"Let me take the poor child, Sarah," Patty began.

"After I have talked with him, Patty," said Mrs. Ladue patiently. Nobody should know how she dreaded this talk. "Come, Charlie."

She made Charlie mount the stairs ahead of her and she succeeded in steering him into her room. He washed his face with furious haste.

"Charlie, dear boy," she said at last, "I was watching you for a long time this afternoon. You know that I can see very well what goes on in the lot from this window."

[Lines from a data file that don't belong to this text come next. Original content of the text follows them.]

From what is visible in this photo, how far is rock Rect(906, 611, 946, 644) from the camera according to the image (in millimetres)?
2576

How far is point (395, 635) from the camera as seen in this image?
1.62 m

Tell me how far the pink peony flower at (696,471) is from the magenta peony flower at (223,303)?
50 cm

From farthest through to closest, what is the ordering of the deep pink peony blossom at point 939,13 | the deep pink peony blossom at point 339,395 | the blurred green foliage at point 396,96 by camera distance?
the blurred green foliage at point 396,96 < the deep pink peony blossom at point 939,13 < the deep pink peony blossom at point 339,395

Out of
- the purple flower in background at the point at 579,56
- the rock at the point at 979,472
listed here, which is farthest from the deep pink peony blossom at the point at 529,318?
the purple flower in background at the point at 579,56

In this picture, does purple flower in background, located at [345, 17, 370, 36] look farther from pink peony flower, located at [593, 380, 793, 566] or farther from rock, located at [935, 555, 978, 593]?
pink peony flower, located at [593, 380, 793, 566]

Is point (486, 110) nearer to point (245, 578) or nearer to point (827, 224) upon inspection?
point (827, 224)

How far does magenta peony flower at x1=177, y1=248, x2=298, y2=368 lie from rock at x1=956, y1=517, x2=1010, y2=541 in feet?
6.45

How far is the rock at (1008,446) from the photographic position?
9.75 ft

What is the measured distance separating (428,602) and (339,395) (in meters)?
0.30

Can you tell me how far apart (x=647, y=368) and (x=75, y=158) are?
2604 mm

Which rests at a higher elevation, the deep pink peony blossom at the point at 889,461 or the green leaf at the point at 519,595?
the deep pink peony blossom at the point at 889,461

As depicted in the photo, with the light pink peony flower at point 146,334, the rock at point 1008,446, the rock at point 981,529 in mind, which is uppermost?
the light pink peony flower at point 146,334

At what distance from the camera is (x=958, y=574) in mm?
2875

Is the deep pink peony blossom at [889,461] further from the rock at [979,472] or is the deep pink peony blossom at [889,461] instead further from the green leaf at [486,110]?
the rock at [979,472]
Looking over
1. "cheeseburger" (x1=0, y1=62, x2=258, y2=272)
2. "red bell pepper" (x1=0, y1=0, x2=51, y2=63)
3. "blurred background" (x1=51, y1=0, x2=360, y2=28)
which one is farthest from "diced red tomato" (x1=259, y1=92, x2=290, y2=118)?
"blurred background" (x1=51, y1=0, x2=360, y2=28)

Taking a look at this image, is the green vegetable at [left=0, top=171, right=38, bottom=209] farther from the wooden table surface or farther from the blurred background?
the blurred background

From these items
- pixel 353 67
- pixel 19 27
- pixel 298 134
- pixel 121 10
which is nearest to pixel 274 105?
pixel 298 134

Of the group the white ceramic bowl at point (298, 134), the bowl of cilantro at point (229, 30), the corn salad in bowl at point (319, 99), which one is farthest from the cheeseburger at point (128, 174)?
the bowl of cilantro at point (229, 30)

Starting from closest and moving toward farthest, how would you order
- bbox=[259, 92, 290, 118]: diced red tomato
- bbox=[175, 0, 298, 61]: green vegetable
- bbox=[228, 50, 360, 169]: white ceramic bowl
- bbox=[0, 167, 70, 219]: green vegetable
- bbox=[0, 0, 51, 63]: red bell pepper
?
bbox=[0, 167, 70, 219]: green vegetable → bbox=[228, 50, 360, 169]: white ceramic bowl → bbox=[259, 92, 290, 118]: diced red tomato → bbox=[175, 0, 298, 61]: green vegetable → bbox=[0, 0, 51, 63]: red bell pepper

He was wiping his face and he exposed his eyes for a moment, gazing at his mother over the edge of the towel. They were handsome eyes and they were filled now with a calculating thoughtfulness, which his mother noted. It did not make her feel any easier.

Charlie considered it worth risking. "Then you saw," he said, still with that petulant note in his voice, "how the boys picked on me. Why, they—"

"I saw, Charlie," Mrs. Ladue interrupted, smiling wearily, "not how the boys picked on you, but how you bothered them. I thought Ollie was very patient and I didn't blame him a bit."

"But he hurt me," Charlie cried in astonishment. It was the most heinous sin that he knew of. Patty would think so.

"You deserved to be hurt. You are eleven, Charlie, and I'm surprised that you don't see that your actions will leave you without friends, absolutely without friends within a few years. Where should we be now, Charlie," continued Mrs. Ladue gently, "if we had had no friends?"

"Guess Cousin Patty'd be my friend," Charlie grumbled. "Guess she would."